---- Extract provided
Despite taxpayer ownership, RBS still 'poster child for what went wrong in banking' and not example of how banks should operate

Stephen Hester, the CEO of RBS, acknowledges that RBS is still the "poster child for what went wrong in banking."

What UK taxpayers should find distressing about that statement is the simple fact that he then did not say RBS has become the model for what a 21st century bank should be.

Specifically, a 21st century bank understands that if customers are going to trust it, it must go above and beyond to show that it is trustworthy.

Regular readers know that this involves providing ultra transparency and disclosing on an ongoing basis its current global asset, liability and off-balance sheet exposure details.  It is only with level of disclosure that sunlight acts as a disinfectant for bad behavior.

With this level of disclosure comes a different culture.  A culture where all the useful, relevant information in an appropriate, timely manner is disclosed to customers.

I have always wondered why RBS is not the first global bank to provide ultra transparency.  What do they have to hide?  What are they afraid of?  A bank run?  The government already owns 82% of them.

In a speech to students and staff at the London School of Economics, Mr Hester said: “The banking industry in the decade preceding the crisis was focused on income, it expanded too fast, prioritised sales over service and failed to properly balance the interests of its customers and shareholders with those of its managers.” 
To this list I might add the Yves Smith observation, nobody was rewarded in the banking industry for creating transparent, low margin products.  Instead they were rewarded for creating opaque, high margin products where the high margins were available only because opacity prevented the customer from having all the useful, relevant information in an appropriate, timely manner to properly assess the risk of the product.
--------
* _What this exercise asks_
a – Name every failing of the banking industry in the decade before the crisis that Mr Hester lists in his London School of Economics speech in the piece on RBS.
b – In the piece on RBS, reproduce everything from "What UK taxpayers" down to "disclosed to customers.", substituting "openness" for each occurrence of "disclosure".
---- Provided data
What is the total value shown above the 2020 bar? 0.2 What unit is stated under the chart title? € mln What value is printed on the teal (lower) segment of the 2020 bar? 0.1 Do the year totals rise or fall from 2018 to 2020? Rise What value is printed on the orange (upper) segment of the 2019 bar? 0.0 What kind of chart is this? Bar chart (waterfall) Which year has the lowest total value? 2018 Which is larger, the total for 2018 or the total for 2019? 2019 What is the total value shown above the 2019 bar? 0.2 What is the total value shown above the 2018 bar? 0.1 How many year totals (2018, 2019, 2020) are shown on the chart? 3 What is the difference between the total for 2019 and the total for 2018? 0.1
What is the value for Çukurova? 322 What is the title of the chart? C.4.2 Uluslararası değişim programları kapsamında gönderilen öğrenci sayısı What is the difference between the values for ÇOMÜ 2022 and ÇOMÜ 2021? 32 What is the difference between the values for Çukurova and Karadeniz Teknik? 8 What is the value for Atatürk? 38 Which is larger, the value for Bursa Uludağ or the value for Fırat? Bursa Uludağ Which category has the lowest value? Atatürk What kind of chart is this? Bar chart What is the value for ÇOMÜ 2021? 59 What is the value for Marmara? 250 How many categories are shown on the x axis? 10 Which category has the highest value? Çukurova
--------
* _Responses_
a –
- It was focused on income.
- It expanded too fast.
- It prioritised sales over service.
- It failed to properly balance the interests of its customers and shareholders with those of its managers.

b –
What UK taxpayers should find distressing about that statement is the simple fact that he then did not say RBS has become the model for what a 21st century bank should be.

Specifically, a 21st century bank understands that if customers are going to trust it, it must go above and beyond to show that it is trustworthy.

Regular readers know that this involves providing ultra transparency and disclosing on an ongoing basis its current global asset, liability and off-balance sheet exposure details.  It is only with level of openness that sunlight acts as a disinfectant for bad behavior.

With this level of openness comes a different culture.  A culture where all the useful, relevant information in an appropriate, timely manner is disclosed to customers.